:: EXCERPTED PASSAGE

I quite liked the idea of reflecting the portage database in XML, but
not much the use of an auxiliary C program.  Besides, there was much
more to be milked from portage.  So here is my take on it.  I wrote it
in Python, and I tried to properly parse the dependency specs (I hope
I got it right, but I have never been able to locate any realistic
documentation for that bizarre syntax which seems to have more in
common with vogon poetry than with a specification language :-)

simply invoke:

	python toxml.py > EDB.xml

I attach the file "toxml.py" below:



import string,re,os

######################################################################

class Disj:
    def __init__(self,alts):
        self.alts = alts
    def __str__(self):
        return "<Disj %s>" % str(self.alts)
    def xml(self,indent):
        subindent = indent + '  '
        print "%s<choice>" % indent
        for a in self.alts:
            a.xml(subindent)

::::
:: MATERIAL SUPPLIED

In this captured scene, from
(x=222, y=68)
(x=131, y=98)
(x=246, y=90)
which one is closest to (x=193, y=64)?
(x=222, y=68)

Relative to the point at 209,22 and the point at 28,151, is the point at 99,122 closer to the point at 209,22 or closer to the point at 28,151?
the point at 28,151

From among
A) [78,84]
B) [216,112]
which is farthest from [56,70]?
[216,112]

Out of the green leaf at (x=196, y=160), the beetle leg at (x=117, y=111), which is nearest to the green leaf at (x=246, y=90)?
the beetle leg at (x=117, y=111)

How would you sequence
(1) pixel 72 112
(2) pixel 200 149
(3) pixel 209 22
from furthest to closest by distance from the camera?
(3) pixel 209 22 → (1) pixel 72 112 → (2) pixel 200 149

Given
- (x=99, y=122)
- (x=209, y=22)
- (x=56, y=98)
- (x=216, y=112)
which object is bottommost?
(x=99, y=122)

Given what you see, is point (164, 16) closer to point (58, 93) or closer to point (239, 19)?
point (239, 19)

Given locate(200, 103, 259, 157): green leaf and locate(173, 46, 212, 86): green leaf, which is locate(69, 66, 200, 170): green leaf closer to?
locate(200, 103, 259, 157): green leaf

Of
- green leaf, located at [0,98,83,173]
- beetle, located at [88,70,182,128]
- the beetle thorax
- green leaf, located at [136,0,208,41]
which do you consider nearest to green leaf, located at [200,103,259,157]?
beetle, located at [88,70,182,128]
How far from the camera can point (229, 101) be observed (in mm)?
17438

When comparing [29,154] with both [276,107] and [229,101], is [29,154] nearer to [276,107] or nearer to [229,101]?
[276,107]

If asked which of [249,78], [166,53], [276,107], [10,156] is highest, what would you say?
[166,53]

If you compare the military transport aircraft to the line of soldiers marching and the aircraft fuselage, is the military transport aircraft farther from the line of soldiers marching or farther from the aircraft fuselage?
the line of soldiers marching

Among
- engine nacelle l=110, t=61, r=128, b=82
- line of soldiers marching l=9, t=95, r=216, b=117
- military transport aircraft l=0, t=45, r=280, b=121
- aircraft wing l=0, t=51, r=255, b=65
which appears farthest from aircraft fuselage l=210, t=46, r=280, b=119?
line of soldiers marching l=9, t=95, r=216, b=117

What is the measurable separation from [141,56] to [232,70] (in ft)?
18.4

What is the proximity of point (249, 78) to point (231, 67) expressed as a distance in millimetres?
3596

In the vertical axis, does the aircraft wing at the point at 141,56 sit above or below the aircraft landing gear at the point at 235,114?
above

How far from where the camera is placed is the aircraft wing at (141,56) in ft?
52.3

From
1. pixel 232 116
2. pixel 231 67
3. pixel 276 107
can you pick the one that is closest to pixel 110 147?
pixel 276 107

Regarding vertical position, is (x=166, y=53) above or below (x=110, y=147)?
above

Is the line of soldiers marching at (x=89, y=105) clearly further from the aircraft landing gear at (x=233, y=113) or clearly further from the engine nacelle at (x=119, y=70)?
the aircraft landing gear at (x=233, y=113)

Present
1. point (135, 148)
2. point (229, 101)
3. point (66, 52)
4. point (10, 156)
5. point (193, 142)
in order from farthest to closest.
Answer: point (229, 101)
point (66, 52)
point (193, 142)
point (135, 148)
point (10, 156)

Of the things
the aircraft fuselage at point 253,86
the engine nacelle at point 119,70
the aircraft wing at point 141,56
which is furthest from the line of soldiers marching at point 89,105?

::::

**OBJECTIVES**
1 – According to the post about reflecting the portage database in XML, what command produces the XML file?
2 – Write the next part of the post about reflecting the portage database in XML, starting after its last line.

**TASK-BY-TASK ANSWERS**
1 – python toxml.py > EDB.xml

2 –
        print "%s</choice>" % indent

CMP_NAMES = {
    '>=' : 'ge',
    '<=' : 'le',
    '=<' : 'le',
    '>'  : 'gt',
    '<'  : 'lt',
    '='  : 'eq',
    '!'  : 'ne',
    '~'  : 'newest'
    }

class Pkg:
    def __init__(self,cmp,nam,star):
        self.cmp = cmp
        self.name = nam
        self.newest = star
    def __str__(self):
        cmp = self.cmp or ''
        nam = self.name
        star = ''
        if self.newest: star='*'
        return "<Package %s%s%s>" % (cmp,nam,star)
    def xml(self,indent):
        cmp = self.cmp
        if cmp:
            cmp = " cmp='%s'" % CMP_NAMES[cmp]
        else:
            cmp = ''
        if self.newest:
            newest = " newest='yes'"
        else:
            newest = ''
        print "%s<package name='%s'%s%s/>" % (indent,self.name,cmp,newest)

class Use:
    def __init__(self,var,val):
        self.var = var
        self.val = val
    def __str__(self):
        var = self.var
        val = '!'
        if self.val: val=''
        return "<Use %s%s>" % (val,var)

class Cond:
    def __init__(self,use,yes,no):
        self.use = use
        self.yes = yes
        self.no  = no
    def __str__(self):
        use = str(self.use)
        yes = str(self.yes)
        no  = str(self.no)
        return "<Cond %s yes=%s no=%s>" % (use,yes,no)
    def xml(self,indent):
        var = self.use.var
        subindent = indent + '  '
        subsubindent = subindent + '  '
        yes = self.yes
        no  = self.no
        if not self.use.val:
            yes,no = no,yes
        print "%s<test use='%s'>" % (indent,var)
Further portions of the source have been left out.